Mapa que muestra la anomalía de la temperatura global en grados Celsius causada por la duplicación de la concentración de dióxido de carbono en un siglo. Crédito: Valerio Lucarini y Mickaël Chekroun

Un gran avance en la teoría de la ciencia del cambio climático ha proporcionado a los científicos la forma más sólida hasta ahora de vincular el cambio climático observado con causas naturales y provocadas por el hombre y de detectar señales de alerta temprana de posibles desastres climáticos.


por la Universidad de Leicester


Una colaboración internacional entre Valerio Lucarini, matemático de la Universidad de Leicester, y el científico Mickaël Chekroun ha llevado a aplicar principios de mecánica estadística a la ciencia del clima para definir cómo distinguir la señal del cambio climático del «ruido de fondo» de la variabilidad climática natural y señalar la proximidad de «puntos de inflexión», como los asociados con el colapso de la circulación del océano Atlántico o de la selva amazónica.

Este avance teórico abre el camino para el desarrollo de métodos innovadores para estudiar el cambio climático y sus riesgos asociados, gracias a una comprensión más avanzada de los mecanismos subyacentes que lo impulsan.

Publicado en la revista Physical Review Letters , este estudio dará a los científicos la confianza necesaria para realizar atribuciones al cambio climático y para identificar cuándo estamos en camino a un posible cambio climático y tomar medidas preventivas para mitigarlo. También dará a los responsables de las políticas la certeza que tanto necesitan sobre los procedimientos utilizados para evaluar el cambio climático.

Los puntos de inflexión son umbrales en nuestro sistema climático que pueden provocar cambios a gran escala y daños a nuestro medio ambiente. Eventos como el colapso de la circulación meridional del Atlántico, cuya desaceleración provocaría un enfriamiento relativo en esta región, o el colapso ecológico de la selva amazónica tendrían consecuencias desastrosas para la vida en nuestro planeta. Sin embargo, es difícil anticipar cuándo llegaremos a un posible punto de inflexión a partir de los datos climáticos.

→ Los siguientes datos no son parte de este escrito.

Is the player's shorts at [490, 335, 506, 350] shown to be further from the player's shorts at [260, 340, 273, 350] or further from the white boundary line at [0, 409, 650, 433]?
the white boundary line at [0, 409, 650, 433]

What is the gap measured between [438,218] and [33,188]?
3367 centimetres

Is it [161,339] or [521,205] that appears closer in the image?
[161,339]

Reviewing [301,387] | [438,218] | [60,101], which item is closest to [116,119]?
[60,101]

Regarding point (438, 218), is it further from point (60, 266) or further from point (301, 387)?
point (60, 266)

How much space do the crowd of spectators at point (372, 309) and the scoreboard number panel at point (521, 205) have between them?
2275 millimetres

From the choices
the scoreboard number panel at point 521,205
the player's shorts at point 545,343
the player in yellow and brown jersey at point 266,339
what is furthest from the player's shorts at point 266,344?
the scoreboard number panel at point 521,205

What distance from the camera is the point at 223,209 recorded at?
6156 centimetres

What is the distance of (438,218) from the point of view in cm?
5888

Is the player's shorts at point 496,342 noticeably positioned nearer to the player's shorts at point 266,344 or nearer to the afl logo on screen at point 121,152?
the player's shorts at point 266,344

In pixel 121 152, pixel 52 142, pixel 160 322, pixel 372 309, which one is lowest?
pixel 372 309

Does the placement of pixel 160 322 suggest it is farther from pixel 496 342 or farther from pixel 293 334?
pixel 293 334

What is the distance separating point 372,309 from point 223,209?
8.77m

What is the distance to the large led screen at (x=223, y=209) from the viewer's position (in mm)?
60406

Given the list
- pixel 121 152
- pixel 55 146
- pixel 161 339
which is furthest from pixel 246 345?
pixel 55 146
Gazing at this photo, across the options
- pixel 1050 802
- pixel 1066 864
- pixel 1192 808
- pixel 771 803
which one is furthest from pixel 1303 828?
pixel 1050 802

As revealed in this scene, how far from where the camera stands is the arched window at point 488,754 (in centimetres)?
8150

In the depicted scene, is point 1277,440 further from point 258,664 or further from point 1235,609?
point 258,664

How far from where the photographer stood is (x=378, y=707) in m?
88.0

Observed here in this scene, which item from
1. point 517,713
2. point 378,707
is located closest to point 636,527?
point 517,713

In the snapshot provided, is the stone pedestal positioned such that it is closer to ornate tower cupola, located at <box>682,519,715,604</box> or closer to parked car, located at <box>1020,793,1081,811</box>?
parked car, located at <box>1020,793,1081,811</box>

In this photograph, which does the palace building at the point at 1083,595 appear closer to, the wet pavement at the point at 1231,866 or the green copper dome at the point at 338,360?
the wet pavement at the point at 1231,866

El desafío consiste en distinguir las evidencias del cambio climático y, en particular, de un punto de inflexión inminente, de la variabilidad climática natural que existe. La «señal» de los cambios climáticos causados ​​por el hombre queda oculta por el «ruido» de los cambios naturales en el medio ambiente. El equipo dirigido por Leicester descubrió que el enfoque actual, basado en un método puramente estadístico, proporciona información limitada sobre los procesos dinámicos que afectan a nuestro clima. Proporciona una instantánea de nuestro clima, sin ninguna idea de cómo llegó a ser así.

Al aplicar los principios de la mecánica estadística (la física que se esconde detrás de los procesos dinámicos aleatorios), su investigación nos permite, en cambio, dar marcha atrás en esa instantánea y entender cómo se formó esa imagen. Crearon un modelo matemático capaz de recrear dinámicamente los procesos en juego e identificar las causas del cambio. A partir de esto, pudieron «tomar la huella» de la señal del cambio climático causado por el hombre y determinar su impacto, lo que permitió una mejora drástica en la capacidad de detectar advertencias tempranas de puntos de inflexión climáticos.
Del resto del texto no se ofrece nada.